Jean-Michel Rodrigo nous invite donc à un passionnant voyage où, tout en apprenant beaucoup sur les fleurs, on en arrive aussi à une vision de la mondialisation. C’est donc une façon d’aborder ce thème dans les cours, autrement que par les mêmes sempiternels exemples des manuels. En effet, les fleurs sont cotées en bourse comme le café ! De la même façon, se développe une féroce concurrence entre les producteurs et, aujourd’hui, il n’y a plus de saison, ni de frontière. Parmi les continents ou pays producteurs, on retrouve Israël, l’Amérique du sud, l’Italie ou la Thaïlande et bien évidemment la Chine. Le documentaire explique que, pendant longtemps, la production hollandaise suffisait à l’Europe mais qu’ensuite les Pays-Bas ne sont plus arrivés à augmenter la production. Alors les Hollandais ont semé ailleurs, manière d’illustrer l’importance qu’a celui qui possède les capitaux. On a reconverti les anciennes haciendas coloniales pour produire des fleurs : aujourd’hui l‘Equateur réalise le quart de la production mondiale de roses ! Mais attention néanmoins à ne pas projeter de raisonnement trop hâtif sur ce marché de la fleur. En effet, la rose d’Equateur est chère et ce n’est donc pas son coût qui explique son succès.
Le marché des fleurs devient donc permanent mais ce n’est pas tout : là, comme ailleurs, il existe des modes et des spécificités selon les acheteurs ! Les Japonais examinent même les feuilles des roses. On aboutit donc bien à une façon originale d’aborder un aspect du chapitre du cours sur la mondialisation : elle peut à la fois uniformiser et en même temps, elle nous fait mieux sentir les particularismes culturels. En effet, pour tous les pays la Saint Valentin est importante, mais à chaque pays, son moment fort, comme la fête des mères en Europe : 40 millions de roses passent alors en 10 jours par Quito.

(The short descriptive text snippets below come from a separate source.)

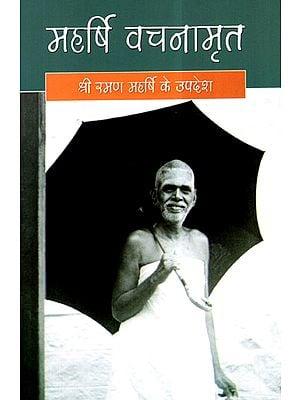 महर्षि वचनामृत: श्री रमण महर्षि के उपदेश - Gospels of Maharishi Ramana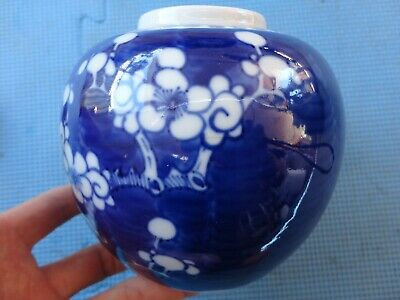 Antique Chinese Blue & White Prunus Blossom Ginger Jar with Cover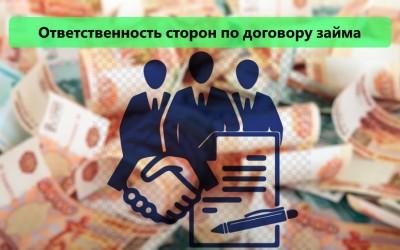 Ответственность сторон при нарушении договора займа: штрафные санкции, судебное решение вопроса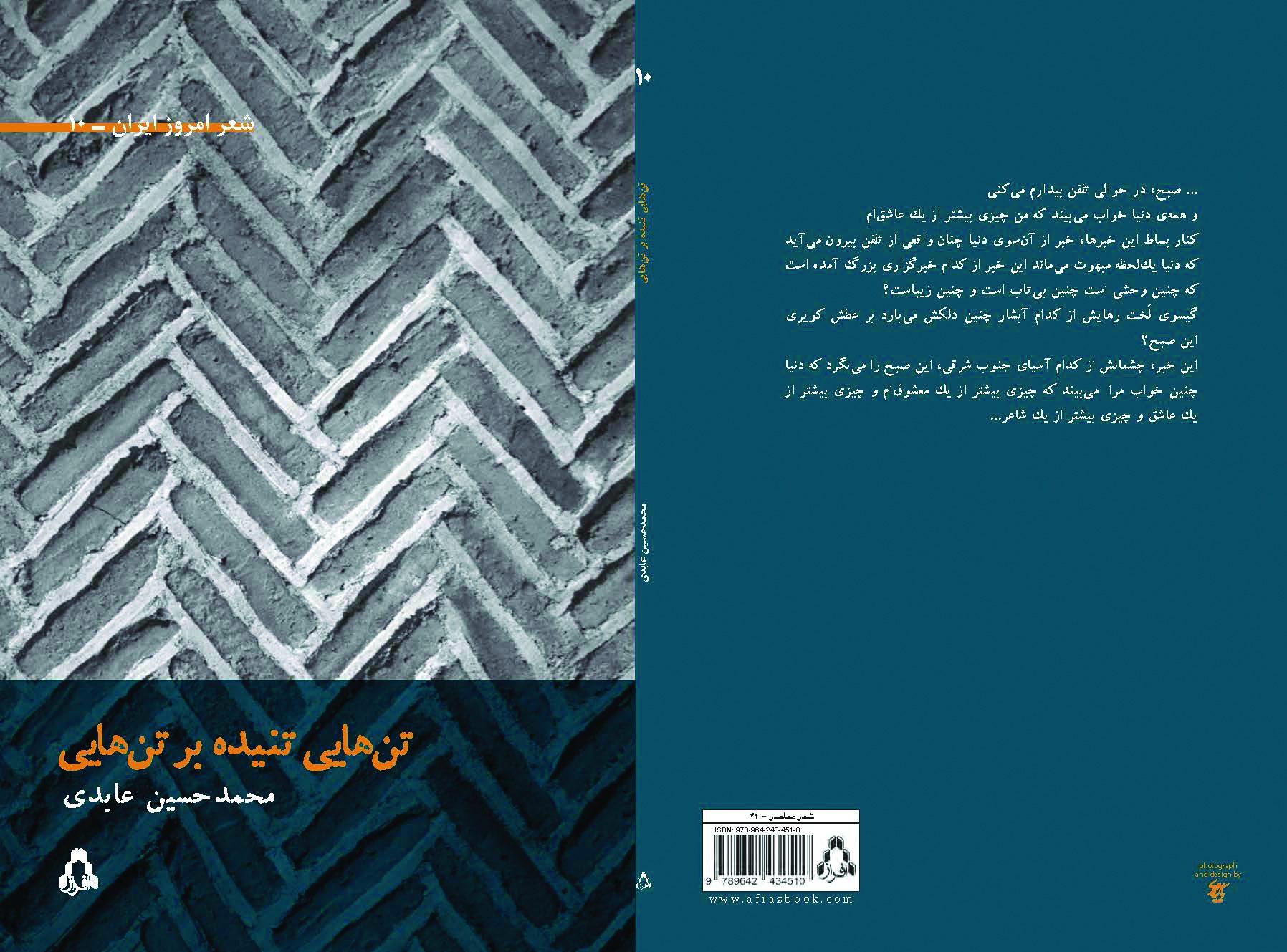 سه شعر جدید از محمدحسین عابدی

On pourrait joindre utilement une carte du monde pour suivre le trajet des fleurs tout au long du dvd.
Le documentaire évoque ensuite la question des flux et des transports. Tout d’abord en soulignant le poids du secteur illicite qui essaye de faire passer de la drogue dans les roses. Cela peut bloquer l’aéroport et on imagine les conséquences pour ce genre de produit périssable. Il faut aller toujours plus vite et, à Quito, il faut augmenter la rapidité des rotations alors que l’aéroport est très dangereux. Tout est fait en tout cas pour les fleurs, car le prochain aéroport se situera plus près des serres. On apprend enfin que la rose d’Equateur passe par la Hollande puis est livrée de nuit dans les magasins français.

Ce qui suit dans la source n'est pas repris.